**本文抜粋**.
--- --- ---
夏から秋にかけて流行する感染症はいくつかありますが、手足口病もその一つ。手、足、口の中などに発疹が出るため、見た目にもわかりやすく、子供がかかってしまうとママやパパは驚いてしまうかもしれません。今回は、手足口病の潜伏期間はどのくらいあるのか、潜伏期間中にうつることがあるのか、感染しないためには何をすべきかについてご紹介します。
手足口病とは?
手足口病は、口の中や、手や足など、体に水疱性の発疹が出る病気です。ウイルスの感染で起こり、年齢別では1歳が最も多く、生後半年から6歳くらいまでの子供に多く発症します(※1)。
手足口病は主に夏に流行しますが、数年おきに大流行します。子供が発病することが多いものの、大人はかからないというわけではありません。手足口病にかかった子供のママやパパが、手足口病を発症してしまうというケースもあります。
--- --- ---
**提供資料**.

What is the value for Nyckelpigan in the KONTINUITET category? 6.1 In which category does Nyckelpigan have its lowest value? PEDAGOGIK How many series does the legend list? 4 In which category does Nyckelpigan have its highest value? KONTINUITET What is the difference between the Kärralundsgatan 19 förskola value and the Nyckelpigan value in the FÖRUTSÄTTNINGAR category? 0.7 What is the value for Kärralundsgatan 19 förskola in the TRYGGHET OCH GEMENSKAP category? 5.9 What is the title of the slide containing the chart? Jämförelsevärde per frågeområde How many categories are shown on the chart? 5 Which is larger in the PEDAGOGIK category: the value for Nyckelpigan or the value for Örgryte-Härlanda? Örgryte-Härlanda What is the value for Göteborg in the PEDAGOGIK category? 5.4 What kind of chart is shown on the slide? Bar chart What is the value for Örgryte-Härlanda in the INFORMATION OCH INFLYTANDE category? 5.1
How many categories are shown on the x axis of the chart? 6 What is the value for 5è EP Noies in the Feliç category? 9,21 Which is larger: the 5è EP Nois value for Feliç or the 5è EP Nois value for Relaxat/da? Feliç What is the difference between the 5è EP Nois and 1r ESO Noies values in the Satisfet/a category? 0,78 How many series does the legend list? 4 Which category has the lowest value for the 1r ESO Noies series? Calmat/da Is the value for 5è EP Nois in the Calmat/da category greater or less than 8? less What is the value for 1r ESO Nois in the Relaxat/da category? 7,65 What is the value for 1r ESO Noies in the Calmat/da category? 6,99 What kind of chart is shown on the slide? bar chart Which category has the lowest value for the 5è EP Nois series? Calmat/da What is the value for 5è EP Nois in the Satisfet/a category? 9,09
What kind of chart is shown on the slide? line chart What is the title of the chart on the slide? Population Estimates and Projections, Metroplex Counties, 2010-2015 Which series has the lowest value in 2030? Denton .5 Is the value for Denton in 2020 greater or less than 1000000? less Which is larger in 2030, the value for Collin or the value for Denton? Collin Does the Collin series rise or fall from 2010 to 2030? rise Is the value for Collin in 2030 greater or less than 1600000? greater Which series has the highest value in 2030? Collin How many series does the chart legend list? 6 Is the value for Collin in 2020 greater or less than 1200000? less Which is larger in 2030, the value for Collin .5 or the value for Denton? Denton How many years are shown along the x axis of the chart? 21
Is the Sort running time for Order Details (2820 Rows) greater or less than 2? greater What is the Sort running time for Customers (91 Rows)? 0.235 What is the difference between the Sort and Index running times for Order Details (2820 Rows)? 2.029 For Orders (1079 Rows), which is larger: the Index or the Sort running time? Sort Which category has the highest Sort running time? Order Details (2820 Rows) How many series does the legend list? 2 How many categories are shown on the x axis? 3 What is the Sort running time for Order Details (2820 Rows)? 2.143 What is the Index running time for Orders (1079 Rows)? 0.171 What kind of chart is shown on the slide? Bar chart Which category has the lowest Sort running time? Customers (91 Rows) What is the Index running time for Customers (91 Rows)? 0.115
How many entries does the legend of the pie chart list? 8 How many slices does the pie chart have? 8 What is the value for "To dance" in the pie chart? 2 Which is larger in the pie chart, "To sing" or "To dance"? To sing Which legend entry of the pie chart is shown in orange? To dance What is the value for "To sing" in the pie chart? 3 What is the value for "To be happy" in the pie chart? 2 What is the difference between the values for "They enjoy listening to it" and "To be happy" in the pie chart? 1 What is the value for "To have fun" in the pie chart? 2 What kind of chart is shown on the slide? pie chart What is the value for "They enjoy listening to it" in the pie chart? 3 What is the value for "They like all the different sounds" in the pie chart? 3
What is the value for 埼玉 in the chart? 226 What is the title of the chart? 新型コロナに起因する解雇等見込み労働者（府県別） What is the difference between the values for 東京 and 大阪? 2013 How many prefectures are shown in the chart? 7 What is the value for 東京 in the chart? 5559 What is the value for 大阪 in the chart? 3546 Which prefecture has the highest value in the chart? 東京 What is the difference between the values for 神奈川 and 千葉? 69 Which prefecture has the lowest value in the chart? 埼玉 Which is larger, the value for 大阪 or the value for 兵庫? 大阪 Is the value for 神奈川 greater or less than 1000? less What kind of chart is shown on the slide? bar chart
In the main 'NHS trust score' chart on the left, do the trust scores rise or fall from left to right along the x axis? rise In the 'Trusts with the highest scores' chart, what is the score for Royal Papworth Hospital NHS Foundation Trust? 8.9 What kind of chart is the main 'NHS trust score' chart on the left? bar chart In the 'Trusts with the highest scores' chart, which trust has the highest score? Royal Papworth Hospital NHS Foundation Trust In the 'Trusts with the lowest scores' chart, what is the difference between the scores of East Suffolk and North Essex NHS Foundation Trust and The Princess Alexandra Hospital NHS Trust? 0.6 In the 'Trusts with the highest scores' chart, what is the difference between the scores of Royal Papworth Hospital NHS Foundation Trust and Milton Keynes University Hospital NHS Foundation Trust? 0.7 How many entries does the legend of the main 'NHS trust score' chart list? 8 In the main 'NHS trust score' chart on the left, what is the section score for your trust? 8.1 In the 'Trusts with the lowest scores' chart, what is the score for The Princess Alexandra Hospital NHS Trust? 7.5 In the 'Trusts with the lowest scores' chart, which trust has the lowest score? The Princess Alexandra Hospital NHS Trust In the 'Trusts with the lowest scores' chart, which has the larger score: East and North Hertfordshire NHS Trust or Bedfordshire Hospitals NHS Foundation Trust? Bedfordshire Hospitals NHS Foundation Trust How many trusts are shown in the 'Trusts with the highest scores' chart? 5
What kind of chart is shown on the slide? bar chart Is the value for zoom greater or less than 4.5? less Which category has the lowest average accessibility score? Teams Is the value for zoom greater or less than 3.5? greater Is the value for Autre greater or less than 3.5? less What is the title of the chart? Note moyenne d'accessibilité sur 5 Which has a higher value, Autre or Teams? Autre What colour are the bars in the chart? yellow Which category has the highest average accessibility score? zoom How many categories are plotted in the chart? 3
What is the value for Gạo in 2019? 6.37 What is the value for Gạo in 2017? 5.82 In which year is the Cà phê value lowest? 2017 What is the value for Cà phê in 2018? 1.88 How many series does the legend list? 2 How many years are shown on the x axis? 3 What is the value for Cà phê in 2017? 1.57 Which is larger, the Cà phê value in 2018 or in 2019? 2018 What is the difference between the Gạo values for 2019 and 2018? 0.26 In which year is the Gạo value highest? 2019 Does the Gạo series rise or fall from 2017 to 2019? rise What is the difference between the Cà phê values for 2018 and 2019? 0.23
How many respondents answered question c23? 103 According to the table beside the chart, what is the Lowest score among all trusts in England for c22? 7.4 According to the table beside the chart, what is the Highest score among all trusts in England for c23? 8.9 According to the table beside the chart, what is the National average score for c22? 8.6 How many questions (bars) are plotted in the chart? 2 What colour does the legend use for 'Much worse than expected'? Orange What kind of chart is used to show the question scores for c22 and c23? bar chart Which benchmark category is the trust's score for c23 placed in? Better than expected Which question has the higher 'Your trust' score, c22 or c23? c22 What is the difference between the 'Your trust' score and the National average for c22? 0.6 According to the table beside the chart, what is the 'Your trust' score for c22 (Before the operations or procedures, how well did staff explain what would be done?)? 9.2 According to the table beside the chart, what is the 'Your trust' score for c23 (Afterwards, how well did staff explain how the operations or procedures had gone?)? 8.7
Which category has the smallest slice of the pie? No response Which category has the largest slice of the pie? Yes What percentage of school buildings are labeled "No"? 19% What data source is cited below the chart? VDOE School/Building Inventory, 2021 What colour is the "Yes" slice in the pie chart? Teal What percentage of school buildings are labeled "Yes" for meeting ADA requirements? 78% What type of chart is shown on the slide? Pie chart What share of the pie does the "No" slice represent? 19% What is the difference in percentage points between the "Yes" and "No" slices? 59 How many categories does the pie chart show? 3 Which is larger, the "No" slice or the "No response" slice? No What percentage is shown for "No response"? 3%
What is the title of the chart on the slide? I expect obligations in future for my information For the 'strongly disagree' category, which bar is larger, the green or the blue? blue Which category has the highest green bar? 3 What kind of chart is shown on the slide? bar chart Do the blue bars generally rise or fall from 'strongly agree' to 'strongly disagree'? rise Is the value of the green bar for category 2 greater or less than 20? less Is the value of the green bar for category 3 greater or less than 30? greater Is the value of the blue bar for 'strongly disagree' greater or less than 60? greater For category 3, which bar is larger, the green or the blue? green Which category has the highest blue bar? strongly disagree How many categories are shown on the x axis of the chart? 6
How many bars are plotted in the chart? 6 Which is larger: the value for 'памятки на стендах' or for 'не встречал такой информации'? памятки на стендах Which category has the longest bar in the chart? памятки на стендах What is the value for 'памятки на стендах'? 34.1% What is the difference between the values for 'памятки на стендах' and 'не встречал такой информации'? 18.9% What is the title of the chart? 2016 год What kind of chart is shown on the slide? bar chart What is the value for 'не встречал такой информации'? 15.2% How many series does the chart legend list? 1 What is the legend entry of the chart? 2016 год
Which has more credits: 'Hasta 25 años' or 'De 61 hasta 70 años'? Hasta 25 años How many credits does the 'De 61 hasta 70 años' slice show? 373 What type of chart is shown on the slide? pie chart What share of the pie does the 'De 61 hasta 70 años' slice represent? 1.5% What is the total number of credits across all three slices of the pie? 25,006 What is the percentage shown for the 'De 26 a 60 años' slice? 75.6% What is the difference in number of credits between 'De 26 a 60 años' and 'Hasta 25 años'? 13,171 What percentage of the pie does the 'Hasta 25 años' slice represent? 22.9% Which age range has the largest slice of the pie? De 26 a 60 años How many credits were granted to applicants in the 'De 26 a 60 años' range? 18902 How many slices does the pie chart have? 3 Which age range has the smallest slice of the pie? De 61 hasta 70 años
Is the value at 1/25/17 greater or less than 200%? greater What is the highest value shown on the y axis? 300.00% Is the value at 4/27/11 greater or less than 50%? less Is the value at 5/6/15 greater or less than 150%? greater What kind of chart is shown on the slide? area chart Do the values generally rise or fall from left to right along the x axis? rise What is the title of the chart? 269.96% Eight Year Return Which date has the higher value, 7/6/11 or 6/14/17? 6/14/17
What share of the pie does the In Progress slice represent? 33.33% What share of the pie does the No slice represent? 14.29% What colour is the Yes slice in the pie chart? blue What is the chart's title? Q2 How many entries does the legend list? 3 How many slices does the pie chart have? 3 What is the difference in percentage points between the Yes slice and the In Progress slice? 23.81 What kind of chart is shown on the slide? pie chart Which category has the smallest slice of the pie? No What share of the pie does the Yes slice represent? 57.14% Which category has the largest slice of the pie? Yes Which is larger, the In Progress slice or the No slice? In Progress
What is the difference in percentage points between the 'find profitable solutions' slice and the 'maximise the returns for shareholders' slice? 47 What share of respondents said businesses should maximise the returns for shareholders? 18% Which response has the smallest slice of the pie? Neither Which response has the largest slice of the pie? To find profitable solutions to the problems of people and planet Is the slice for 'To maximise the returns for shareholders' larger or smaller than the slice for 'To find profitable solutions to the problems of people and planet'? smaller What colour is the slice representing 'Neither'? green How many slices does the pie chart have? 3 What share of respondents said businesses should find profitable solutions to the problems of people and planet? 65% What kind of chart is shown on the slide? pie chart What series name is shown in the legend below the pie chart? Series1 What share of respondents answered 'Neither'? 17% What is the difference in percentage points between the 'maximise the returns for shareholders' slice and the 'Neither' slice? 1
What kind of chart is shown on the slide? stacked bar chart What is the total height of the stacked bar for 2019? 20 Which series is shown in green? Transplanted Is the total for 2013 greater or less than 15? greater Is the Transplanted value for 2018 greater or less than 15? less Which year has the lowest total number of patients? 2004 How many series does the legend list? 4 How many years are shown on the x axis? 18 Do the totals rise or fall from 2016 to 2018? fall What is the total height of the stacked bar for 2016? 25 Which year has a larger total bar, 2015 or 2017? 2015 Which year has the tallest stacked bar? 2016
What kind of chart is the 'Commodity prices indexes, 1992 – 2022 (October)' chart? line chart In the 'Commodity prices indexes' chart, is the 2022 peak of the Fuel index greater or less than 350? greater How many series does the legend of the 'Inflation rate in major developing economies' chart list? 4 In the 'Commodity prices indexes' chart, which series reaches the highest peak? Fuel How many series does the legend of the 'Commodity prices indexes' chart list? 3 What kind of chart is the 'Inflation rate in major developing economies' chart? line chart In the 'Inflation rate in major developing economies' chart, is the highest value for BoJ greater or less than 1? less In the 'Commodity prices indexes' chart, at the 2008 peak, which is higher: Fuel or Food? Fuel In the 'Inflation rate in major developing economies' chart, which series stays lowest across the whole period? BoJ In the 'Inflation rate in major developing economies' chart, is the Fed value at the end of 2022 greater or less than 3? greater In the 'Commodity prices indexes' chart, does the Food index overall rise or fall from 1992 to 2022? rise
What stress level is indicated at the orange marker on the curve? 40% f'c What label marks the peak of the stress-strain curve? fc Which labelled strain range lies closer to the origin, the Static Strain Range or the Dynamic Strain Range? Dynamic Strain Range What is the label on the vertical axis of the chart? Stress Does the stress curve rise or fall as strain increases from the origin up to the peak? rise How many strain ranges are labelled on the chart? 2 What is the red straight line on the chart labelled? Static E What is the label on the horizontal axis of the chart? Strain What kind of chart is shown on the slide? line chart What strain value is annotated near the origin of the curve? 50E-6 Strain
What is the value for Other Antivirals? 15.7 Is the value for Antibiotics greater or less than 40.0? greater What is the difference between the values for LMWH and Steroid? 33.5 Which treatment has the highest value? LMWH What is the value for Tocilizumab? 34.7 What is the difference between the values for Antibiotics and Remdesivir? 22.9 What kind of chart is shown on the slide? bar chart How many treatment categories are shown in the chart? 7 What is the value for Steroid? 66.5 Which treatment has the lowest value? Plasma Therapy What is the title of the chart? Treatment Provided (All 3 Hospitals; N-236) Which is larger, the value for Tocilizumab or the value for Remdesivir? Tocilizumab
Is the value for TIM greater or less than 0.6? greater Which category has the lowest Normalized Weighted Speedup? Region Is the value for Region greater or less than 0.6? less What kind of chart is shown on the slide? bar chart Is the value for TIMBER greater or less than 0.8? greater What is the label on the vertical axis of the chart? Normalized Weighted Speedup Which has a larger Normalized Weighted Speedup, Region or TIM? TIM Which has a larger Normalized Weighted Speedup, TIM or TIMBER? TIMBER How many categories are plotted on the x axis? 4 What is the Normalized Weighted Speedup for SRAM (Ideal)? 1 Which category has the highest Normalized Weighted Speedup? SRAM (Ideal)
--- --- ---
**問題の詳細**. 手足口病の文章のうち、「夏から秋にかけて流行する感染」から「まうというケースもあります。」までを、両端の語句も含めて一字も変えずに出力せよ。

**この問題の解答**.
夏から秋にかけて流行する感染症はいくつかありますが、手足口病もその一つ。手、足、口の中などに発疹が出るため、見た目にもわかりやすく、子供がかかってしまうとママやパパは驚いてしまうかもしれません。今回は、手足口病の潜伏期間はどのくらいあるのか、潜伏期間中にうつることがあるのか、感染しないためには何をすべきかについてご紹介します。
手足口病とは?
手足口病は、口の中や、手や足など、体に水疱性の発疹が出る病気です。ウイルスの感染で起こり、年齢別では1歳が最も多く、生後半年から6歳くらいまでの子供に多く発症します(※1)。
手足口病は主に夏に流行しますが、数年おきに大流行します。子供が発病することが多いものの、大人はかからないというわけではありません。手足口病にかかった子供のママやパパが、手足口病を発症してしまうというケースもあります。